== WHAT THE TASK REQUIRES ==
Can you reproduce, word for word, the passage of the cured-in-place pipe article below from "Customer expectations may" up to and including "the lowest cost."?

== SELECTED EXTRACT ==
(begin)

November 2022 Vol. 77 No. 11
Features
Close-Fit Liner: Quality Cured-in-Place Pipe is Possible
Gerhard P. Muenchmeyer, P.E. | Principal, Trenchless Technology Education
(UC) — Cured-in-place pipe (CIPP) has surpassed more than 50 years of successful and diversified installations. Over those years, the technology has advanced with development of new techniques and products that have influenced cost, quality and installation speed. Regardless of which materials and techniques are used, the installation method, curing technique, existing pipe, soil and pipe condition, and water in the pipeline, all play a role in achieving a completed, quality product.
CIPP technology production generally includes a fabric tube, with an impermeable coating material and a resin product combined into the tube, which is installed into an existing pipeline and then cured into a pipe. A number of installation choices, materials and curing methods are available to successfully accomplish the production of CIPP. The customer’s expectation, specifications and construction oversite (inspection), however, will directly affect the installed product quality.
Customer expectations may vary and can include the rehabilitation or replacement of a pipeline for an expected design life and service life. The price paid for the product may determine the quality delivered.
Well-written specifications are the key to obtaining an expected level of CIPP quality. The specifications must be detailed and clearly written to obtain the best competitive bid costs for the best quality specified, not the cheapest product at the lowest cost.
Materials/prep
The materials selected or specified must be capable of withstanding long-term exposure to the corrosive flow characteristics contained in the pipeline. The material may be exposed to water, sewage, commercial wastes, highly corrosive industrial waste and other materials that are transported through a pipeline. Fabric materials that are used with thermoset resins, can vary from the commonly used polyester to fiberglass and carbon fiber.
Polyester materials are proven for providing excellent resin saturation and delivery for a resin-based CIPP. Fiberglass and carbon fabrics and, occasionally, a combination of multiple fabrics, will provide a structurally stronger product by adding reinforcement to the resin material. The CIPP’s design and service life, for a specific application, is therefore directly related to the materials and dimensional requirements, determined after pipeline preparation.
Preparation and measurement of the pipeline to be rehabilitated is a key process required for CIPP installation. All debris in the pipeline must be removed, repairs completed and then the pipeline must be measured for liner material fabrication. Since all pipes produced over the last hundred years are not necessarily the same nominal size, each pipeline must be specifically measured for its diameter and length to be lined.
For medium and large pipelines, the diameter should be measured with laser profile or Lidar equipment to ensure proper liner fit. This information should supersede all previous measurements, such as those shown on construction plans and video documentation, for the fabrication of the liner materials and may prevent unnecessary wrinkles and folds remaining in the CIPP after installation.

(end)

== DATASET SECTION ==
(begin)

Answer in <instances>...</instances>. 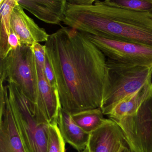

(end)

== ANSWER TO THE TASK ==
Customer expectations may vary and can include the rehabilitation or replacement of a pipeline for an expected design life and service life. The price paid for the product may determine the quality delivered.
Well-written specifications are the key to obtaining an expected level of CIPP quality. The specifications must be detailed and clearly written to obtain the best competitive bid costs for the best quality specified, not the cheapest product at the lowest cost.